*** Page excerpt ***

Istvan v. Portfolio Recovery Associates LLC
MEMORANDUM OPINION AND ORDER DENYING Istvan's 42 First MOTION in Limine, without prejudice to Istvan's right to raise objections to evidence pursuant to the Federal Rules of Evidence at the appropriate time, as further set out in order. Signed by Honorable Judge Charles S. Coody on 6/20/14. (djy, )
IN THE UNITED STATES DISTRICT COURT
FOR THE MIDDLE DISTRICT OF ALABAMA
MARK E. ISTVAN,
CIVIL ACT. NO. 2:13cv539-CSC
MEMORANDUM OPINION AND ORDER
Before the court is the motion in limine (Doc. 42) filed by the Plaintiff, Mark E.
Istvan. Having considered the motion, and for the reasons stated in this memorandum
opinion and at oral argument on the motion on June 19, 2014, the court concludes that the
motion is due to be denied.
I. Facts and Procedural History
Defendant Portfolio Recovery Associates LLC (“PRA”) is a company that purchases
delinquent debts from creditors and then attempts to collect those debts from the debtors. By
a contract effective November 1, 2011, and which continued in effect until March 2012, PRA
purchased a bundle of debts from HSBC Bank and various affiliated corporate entities.
(Doc. 51-3). Among those debts, allegedly, was a debt attributed to the Plaintiff, Mark E.
Istvan. Istvan contends that the debt was not his.
Istvan alleges that, in January 2013, PRA contacted him at work and at home
attempting to collect the debt. On at least one occasion, according to Istvan, PRA threatened
to contact Istvan’s supervisor about the debt. Istvan disputed the debt. PRA allegedly
reported the debt to Experian credit bureau. (Doc. 14 ¶ 6).
On January 28, 2013, PRA filed a collection action against Istvan in the Montgomery
County Circuit Court. Portfolio Recovery Associates, LLC v. Mark E. Istvan, Case No. CV
2013-9000157.00, case action summary sheet. On March 4, 2013, Istvan, acting pro se, filed
an answer denying that he owed the debt and requesting verification of the debt. Id., March
4, 2013 document titled “Response to Complaint.” On May 13, 2013, PRA filed a voluntary
motion to dismiss the case with prejudice. Id., May 13, 2013 Motion to Dismiss. The court
granted the motion on June 11, 2013. Id., June 11, 2013 Order.

***

Questions:
(A) In the memorandum opinion, on what date did PRA file its collection action against Istvan in the Montgomery County Circuit Court?
(B) Please transcribe the memorandum opinion word for word, starting at "Istvan. Having considered" and ending at "affiliated corporate entities.".

*** Entries provided ***

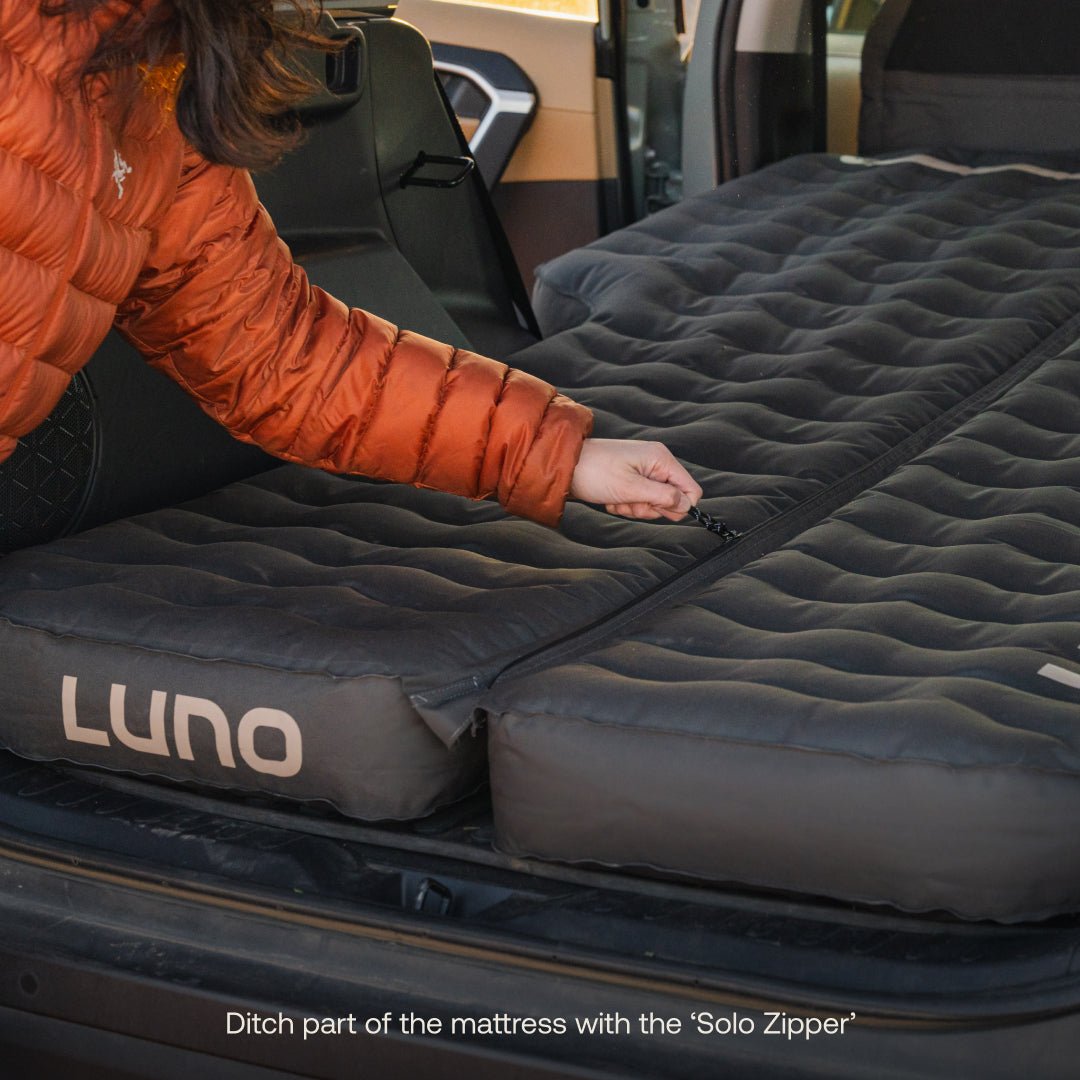 LUNO AIR Pro Vehicle Mattress - Angler's Pro Tackle & Outdoors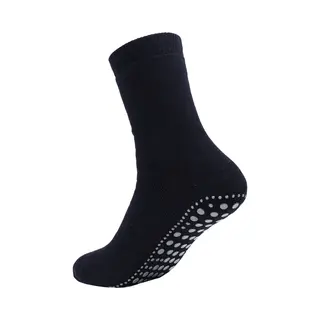 Abs Anti-Slip Huissokken - Marine - Maat 39-42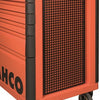 Bahco zijpaneel voor e77 en e72 gereedschapswagen - 1477k-ac22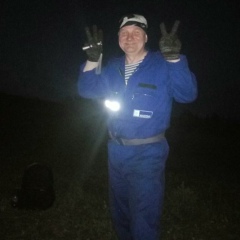 Pavel Chervotkin, Севастополь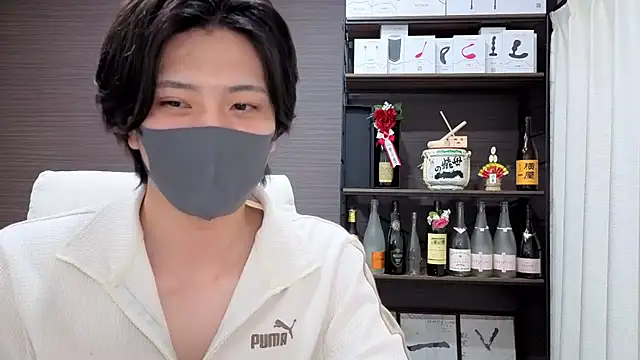 โชว์เว็บแคมของ CHROME-kun925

***

Answers to the exercise:
(A) January 28, 2013

(B)
Istvan. Having considered the motion, and for the reasons stated in this memorandum
opinion and at oral argument on the motion on June 19, 2014, the court concludes that the
motion is due to be denied.
I. Facts and Procedural History
Defendant Portfolio Recovery Associates LLC (“PRA”) is a company that purchases
delinquent debts from creditors and then attempts to collect those debts from the debtors. By
a contract effective November 1, 2011, and which continued in effect until March 2012, PRA
purchased a bundle of debts from HSBC Bank and various affiliated corporate entities.